The world seems to have an endless supply of fear, alarm and terror. We may be afraid of both personal and global economic situations, or the health of the vulnerable in our households or on our streets. We see hospitals and healthcare workers dealing with the daily stress of working against the unknowns of this virus while caring for names and faces of others’ loved ones. We can’t live normally anymore; can’t do the rituals and gatherings we frankly didn’t appreciate enough until they were no longer possible. We lament over all that is lost, all that will be lost, and the losses experienced by those personally impacted by the fatal outcomes of this pandemic.
In the graveyard of our former lives, our homes, hearts, and world, we should show the world a tomb not sealed, but empty. A door not locked but opened. Despair transformed into joy. Hopelessness changed to hopefulness. What act of love can be greater than for God to love us so much that what is experienced as the absolute limits of life becomes only a doorway to endless love?
Are you locked behind the doors of fear, alarm or terror? On this Easter Sunday, God declares fear empty, alarm needless, and terror conquered. Step into the empty tomb. See what God has done. Then go and tell.
Have you seen in the middle of the graveyards of our former lives, a stone rolled away, a tomb unoccupied by our Lord, a messenger declaring our fears and anxieties no longer rule our hearts, then burst out from fear and alarm and terror and go and tell those still desperate to hear some good news. At the moment when you most expected death, but instead heard the unmistakable voice of life, then go unafraid to tell those who are certain that everything they had hoped for had ended.
The story of resurrection was given into the very eyes and ears and mouths of those who were still uncertain and still seized by both terror and amazement. But we can fill in where Mark leaves it out to silence.
The women did tell.
Peter and the disciples did encounter the risen Lord in Galilee.
According to the Apostle Paul, some five hundred believers encountered the risen Jesus, also.
Then he also appeared to the Apostle Paul, whose previous life was to persecute and to kill early Jesus followers.
And while the scriptures fall silent with the fates of the apostles, traditions tell us that these incompetent, illiterate, itinerant believers from the lowest classes of people spread this story along the roads of the very empire who condemned Jesus to death for insurrection.
The art of conspiracies is that those in power create the necessary means to remain or to gain more power. This dissident group of believers had no powerful allies, nor powerful groups, yet slowly, as the centuries continued, their testimony, their allegiance to this story was tested, tried, convicted, and killed, only to rise again and again and again.

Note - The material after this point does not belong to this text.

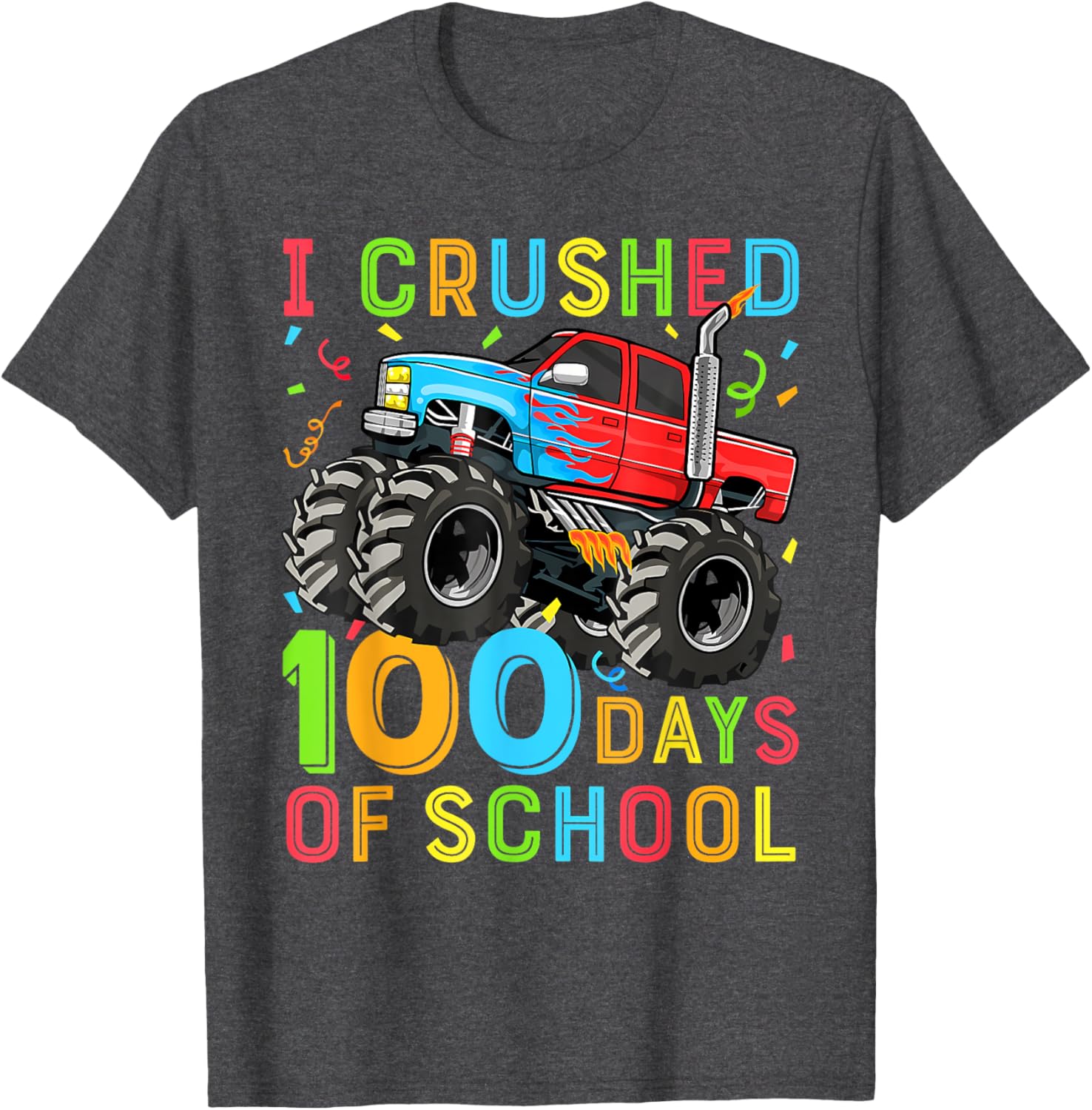 100 Days of School Monster Truck Shirt for Boys Fun 100th Day Outfit - 29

The story is either foolish or life-transforming.
But it can’t be received without first being heard and shared.
And it is too good to be held by fear, even in a pandemic.
Do not be afraid.
Jesus is risen.
Jesus is here.
Our sufferings are not unknown to a God who breaks into any tomb to release us from our fears and our terror and into amazement.
I think our building may have kept us from sharing the story of Easter. We may have discovered in this alteration of our routines that we can still share the story without the additional structures.

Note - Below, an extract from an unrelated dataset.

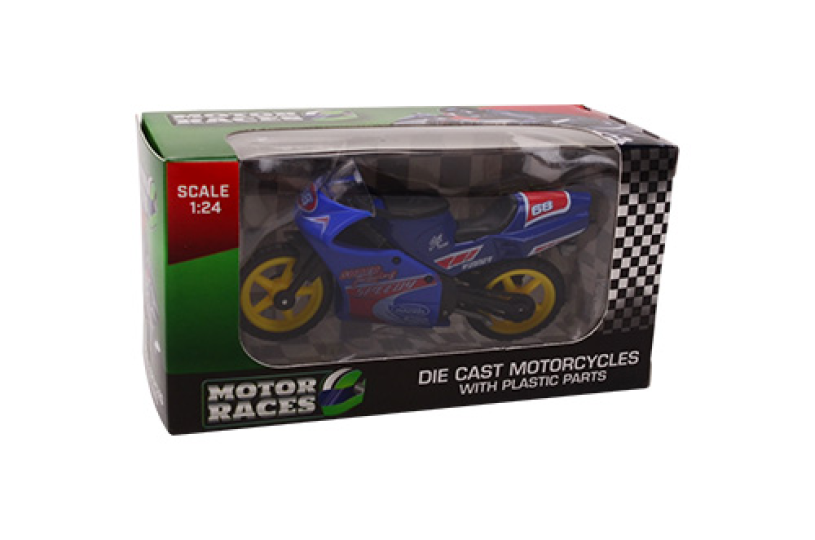 Super Bike motorset 1:24 in display 6 assorti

If your life has come out a tomb and into the Risen Jesus, then get up and tell the world that death is not a negotiating party to the terms of God’s will; evil of any form, power, or influence cannot triumph in a world where resurrection is on the loose; and life, that most precious gift God provides, is eternal and abundant, because Jesus came not to condemn, but to save.
This needs to be shared by any means available to anyone, anytime.
After a while, when it is safe for all people, when it is the most loving choice, we will come out, gathering together, singing and shouting the good news that God brings life even out of death, that love always has the final say.
Even tombs can’t keep love locked away.